TASK 1:
In the canvas glow question, what setting does the asker say they already tried?
TASK 2:
Retype the canvas glow question from "Remove glow from" to "not actually erased.".
TASK 3:
Shorten the paragraph in the canvas glow question that begins "If I draw a green circle" to a single sentence that keeps its main facts.

User
User

Reputation: 24749

Remove glow from HTML5 canvas drawings?

If I draw a green circle on a black background, then draw the same circle in black, a green shadow/glow is left behind. The circle is not actually erased.

How do I make it purely black again and remove the glow?

I've tried context.shadowColor = "transparent";

Here is a snippet:

context.beginPath();
context.arc(x-1, y-2, 2, 0, 2*Math.PI);
context.fillStyle = "#FF0000";
//context.strokeStyle = "#FF0000";
//context.stroke();
context.fill();
context.beginPath();
context.arc(x-1, y-2, 2, 0, 2*Math.PI);
context.fillStyle = "#000000";
//context.strokeStyle = "#000000";
//context.stroke();
context.fill();

Here is the full object:

enter image description here

Upvotes: 0

Views: 224

Answers (1)

Blindman67
Blindman67

Reputation: 54089

How to clear the canvas.

By the looks of the image you gave you are wanting to write a game or an animation of some sort.

RECORDED INFORMATION:
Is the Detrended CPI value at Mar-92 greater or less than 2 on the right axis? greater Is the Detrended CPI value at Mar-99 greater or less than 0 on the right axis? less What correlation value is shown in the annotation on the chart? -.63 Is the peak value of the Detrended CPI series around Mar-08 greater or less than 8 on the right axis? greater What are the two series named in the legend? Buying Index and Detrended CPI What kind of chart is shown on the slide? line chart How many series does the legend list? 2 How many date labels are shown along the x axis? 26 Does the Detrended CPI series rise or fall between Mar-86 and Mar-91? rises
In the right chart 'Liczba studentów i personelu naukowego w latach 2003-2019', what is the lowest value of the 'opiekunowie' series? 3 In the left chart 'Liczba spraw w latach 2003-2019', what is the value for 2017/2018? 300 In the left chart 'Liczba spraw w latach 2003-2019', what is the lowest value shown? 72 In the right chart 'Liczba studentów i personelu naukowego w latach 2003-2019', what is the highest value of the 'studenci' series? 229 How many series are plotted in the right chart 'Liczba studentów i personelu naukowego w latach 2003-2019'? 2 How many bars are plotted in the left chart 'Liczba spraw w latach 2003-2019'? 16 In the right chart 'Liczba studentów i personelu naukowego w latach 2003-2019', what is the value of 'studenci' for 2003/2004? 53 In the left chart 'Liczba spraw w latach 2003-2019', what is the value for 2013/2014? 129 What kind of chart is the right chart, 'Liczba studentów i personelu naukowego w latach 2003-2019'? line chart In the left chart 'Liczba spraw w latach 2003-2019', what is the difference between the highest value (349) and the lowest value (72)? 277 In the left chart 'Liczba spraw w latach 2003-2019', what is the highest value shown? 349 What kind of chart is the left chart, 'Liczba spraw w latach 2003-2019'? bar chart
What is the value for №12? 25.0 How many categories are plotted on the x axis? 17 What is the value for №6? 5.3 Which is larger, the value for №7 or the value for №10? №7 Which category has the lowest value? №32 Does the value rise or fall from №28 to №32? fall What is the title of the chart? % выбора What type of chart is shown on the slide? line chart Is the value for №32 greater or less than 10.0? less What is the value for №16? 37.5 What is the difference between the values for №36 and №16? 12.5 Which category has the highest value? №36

ANSWER 1:
The asker tried context.shadowColor = "transparent";

ANSWER 2:
Remove glow from HTML5 canvas drawings?

If I draw a green circle on a black background, then draw the same circle in black, a green shadow/glow is left behind. The circle is not actually erased.

ANSWER 3:
Drawing a green circle on a black background and then drawing the same circle in black leaves a green shadow or glow behind, so the circle is not actually erased.